**TEXT:**
· · ·

This proved to be a beneficial dynamic for buyers who were able to differentiate themselves, and reinforces an ongoing trend across reinsurance towards smaller markets with smaller cycles.

“That’s good for clients, because nobody likes to just be hit with a blanket rate increase,” Vickers noted.

However, he added that, despite being largely defined by a push for rate increases, the reinsurance renewals also saw reinsurers seek to grow their business in areas that have seen continued improvement for a number of cycles now, such as non-catastrophe, specialty and casualty lines.

That said, ceding companies have also recognised improvements in their portfolio, which has proved problematic for reinsurers as some carriers have looked to reduce the amount they cede or have asked for bigger commissions.

“That has squeezed some of that business,” Vickers acknowledged. “But reinsurers’ appetite to write what they perceive to be attractive business is absolutely undiminished.”

· · ·

**PROVIDED RECORDS:**
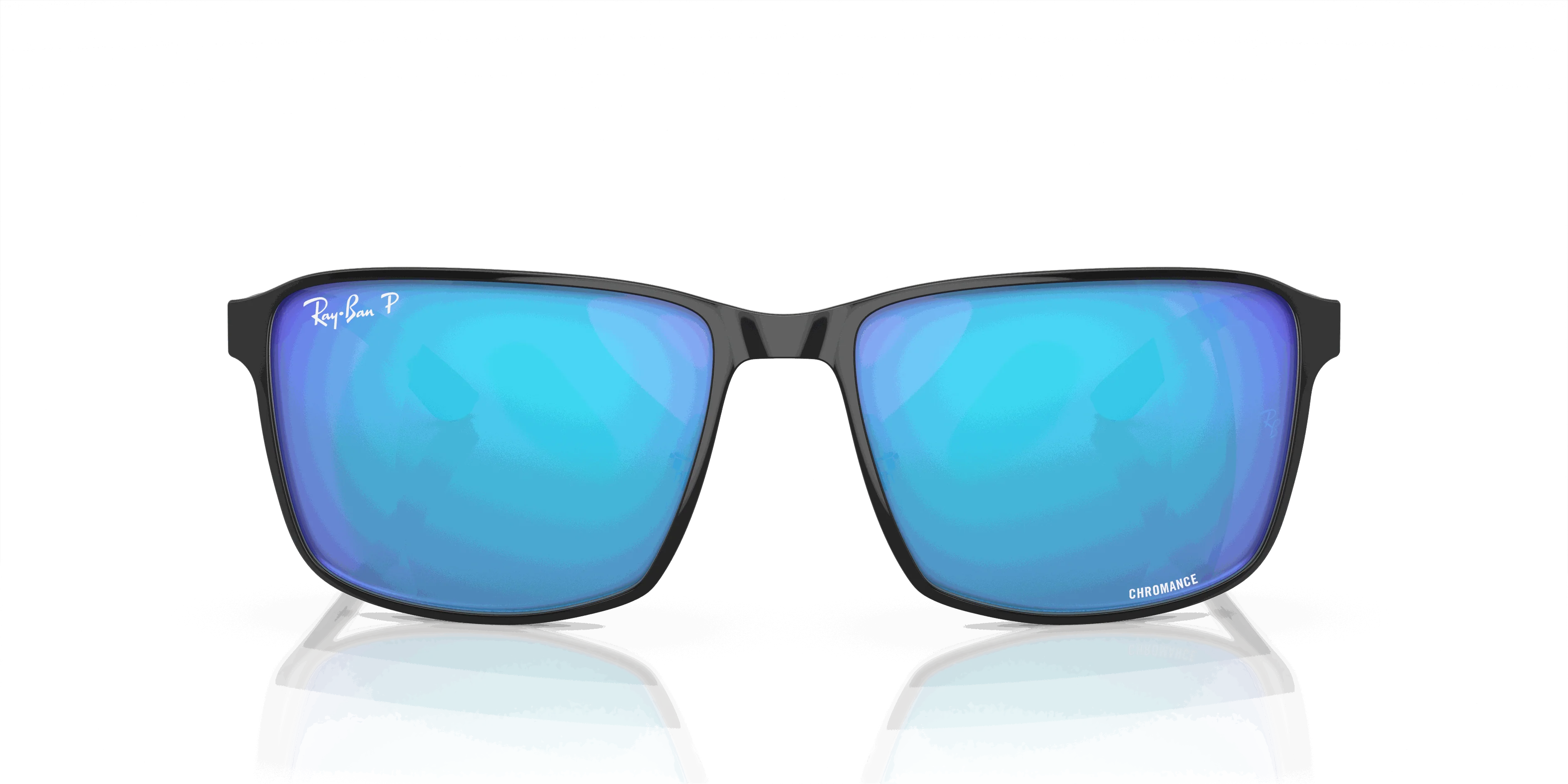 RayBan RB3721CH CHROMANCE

· · ·

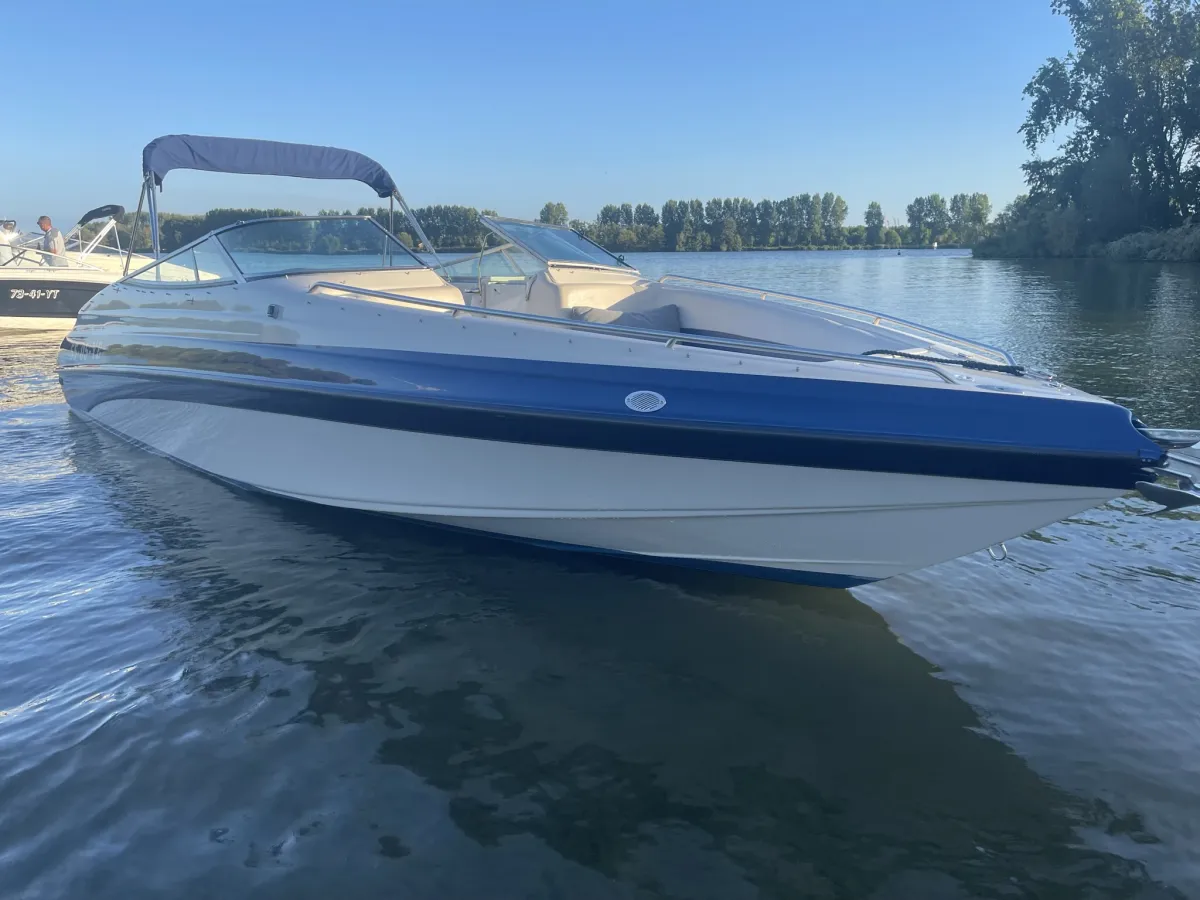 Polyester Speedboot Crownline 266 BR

· · ·

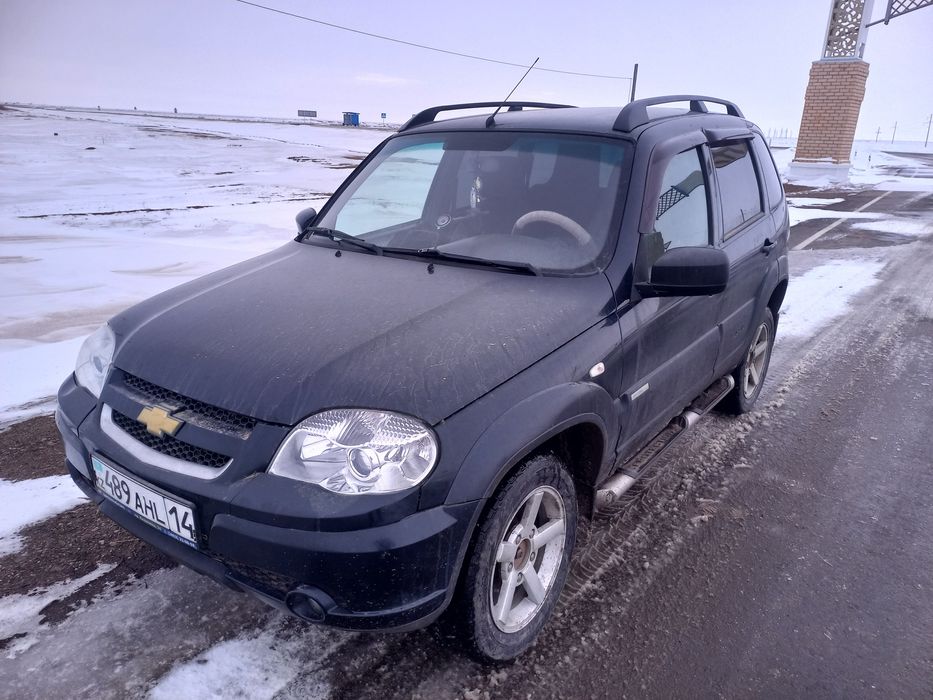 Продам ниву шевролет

· · ·

**COMPLETE THE FOLLOWING:**
1. In the reinsurance text, list the lines of business named as areas where reinsurers sought to grow.
2. Write the next part of the reinsurance text, picking up after Vickers' final quote.
The records have nothing to do with the reinsurance text.

**OUTPUTS FOR THE TASKS:**
1. non-catastrophe, specialty, casualty

2.
Overall, Gallagher Re believes these factors have resulted in a divergence in the market between certain lines of business in certain territories where reinsurers are keen to write new business, and areas where they’re not currently happy with the renewal terms.

“They don’t think the rate improvement is enough and they don’t wish to increase their exposures,” Vickers told Reinsurance News.

“So they’ve been renewing their written lines and a lot of the over-placements have fallen away in those areas. And the contracts are just getting done. But they are getting done, which I think is the important thing.”